# TASK LIST
1. Answer these questions from the post on writing routine, one line each:
(a) By what time is the writer usually in work mode?
(b) How long does the daily workout last?
(c) How many nights a week does the writer sign book orders?
2. List every question the writer of the post on writing routine asks about the work during the second draft.
3. Repeat the post on writing routine word for word, from "I work. Stare" up to and including "an upcoming book.".

# PROVIDED PASSAGE
#####

I’m a solitary woman. I love and treasure alone. I also love my family, and am thrilled to be part of my grandkids’ lives, to see them, watch them grow. I adore my daughter-in-law beyond the telling of it. Ditto my sons, my husband.
But every day, when BW finally calls upstairs that he’s leaving for work, I have a little internal celebration.
My space.
I’m an early riser (wish I wasn’t, but wiring). I fiddle around with email and whatever for awhile in the morning–mostly hoping BW might leave a little sooner. (Sorry, BW.) But I’m usually in work mode by 8. Sometimes before, sometimes later, that’s just usual.
I work. Stare into space, wonder WTF should happen next, look stuff up, and somehow by around 3 (sometimes earlier, sometimes later) I’ve actually written a decent chunk.
Yay.
Then it’s time to go workout. 90 minutes, daily. That’s my routine, and I’m a solitary woman who thrives on routine.
Then it’s actually speak to BW, maybe have an alcoholic beverage. In good weather, get outside, walk the gardens with the dogs. Whatever.
Three nights a week I sign tubs of book orders from our bookstore. Some nights–like tonight–I’ll proof galleys for an upcoming book.
I work on a three-draft method. This works for me. It’s not the right way/wrong way. There is no right or wrong for a process that works for any individual writer. Anyone who claims there is only one way, or that’s the wrong way, is a stupid, arrogant bullshitter. That’s my considered opinion.
The first draft, the discovery draft, the POS (guess what that stands for) draft is the hardest for me. Figuring it all out, creating people I’m going to care about enough to sit here with hours every day in order to tell their story. Finding out information about the setting, the careers involved, and so much more.
I don’t outline. I have a kind of loose mental outline, then I sit down, get started and hope it all works one more time.
I don’t use visual aids, don’t have color-coded note cards. I scribble notes, then irritate the crap out of myself because half the time I can’t find the one thing I scribbled down I want now, right this minute.
Outlining, visual aids, note cards–not wrong. In fact excellent if any and all work for that writer.
I don’t know how long it takes me for that first draft. I don’t care. Am I getting the story out, are these people interesting, layered, human, am I putting myself, and therefore the reader, into the setting?
Setting, pacing, character development and evolution, connections, relationships, transitions, conflicts, beats, hills and valleys, dialogue, description.
I can’t analyse how they come out of my head and onto the page. I’m not an analytical person. I just know it’s work, often frustrating often fun. But work.
I don’t go back in the writing of that first draft, fiddle and fix, I just plow on, get the story, the people, onto the page, taking it on faith (and through a lot of experience) that I can fix what’s wrong, shine up what’s right later.
Get it out, get it down, put the words on the page. Every day. Hours a day.
And when the first crappy draft is done, I go back to page one. Now, second draft, fix it, expand it, get rid of it, work more thoughtfully on the language. Is it all holding up? Does it make sense? Is it a good, solid story? I can do a chunk of a second draft every day. This is for me, the easier part of the process. It’s fun to fix things up, to play with the words, to add more layers.
It still takes time, but it’s the happy middle of the work. Look what I did there, that’s not bad. I’d forgotten about that. Aren’t I so damn clever? Or–oops, that sucks. Must fix.
Again, I don’t know how long it takes me. I don’t care.

#####

# SOURCE MATERIAL

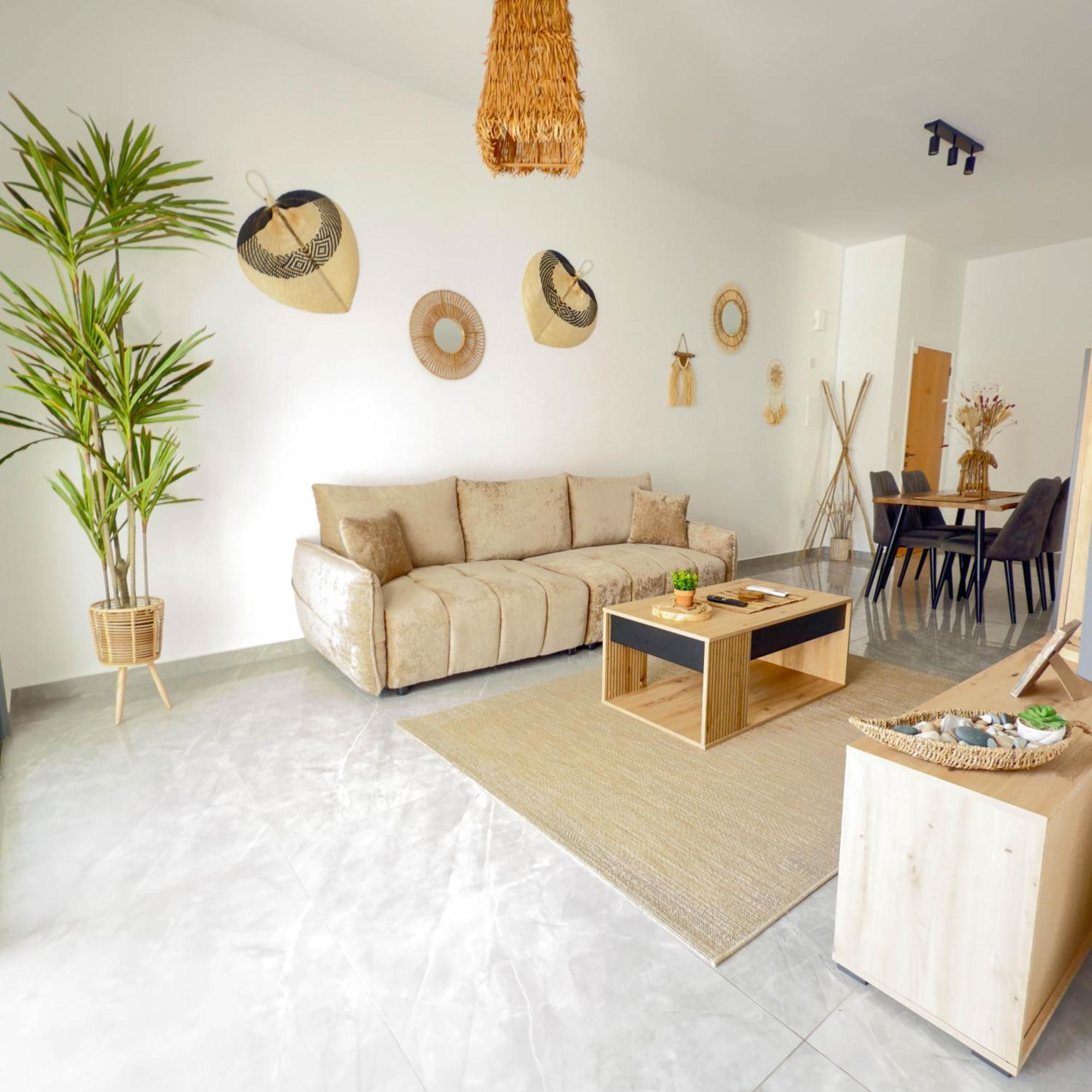 Coastal Getaway Διαμέρισμα Λάρνακα Εξωτερικό φωτογραφία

#####

# ACTIVITY ANSWERS
1.
(a) By 8.
(b) 90 minutes.
(c) Three.

2.
- Is it all holding up?
- Does it make sense?
- Is it a good, solid story?

3.
I work. Stare into space, wonder WTF should happen next, look stuff up, and somehow by around 3 (sometimes earlier, sometimes later) I’ve actually written a decent chunk.
Yay.
Then it’s time to go workout. 90 minutes, daily. That’s my routine, and I’m a solitary woman who thrives on routine.
Then it’s actually speak to BW, maybe have an alcoholic beverage. In good weather, get outside, walk the gardens with the dogs. Whatever.
Three nights a week I sign tubs of book orders from our bookstore. Some nights–like tonight–I’ll proof galleys for an upcoming book.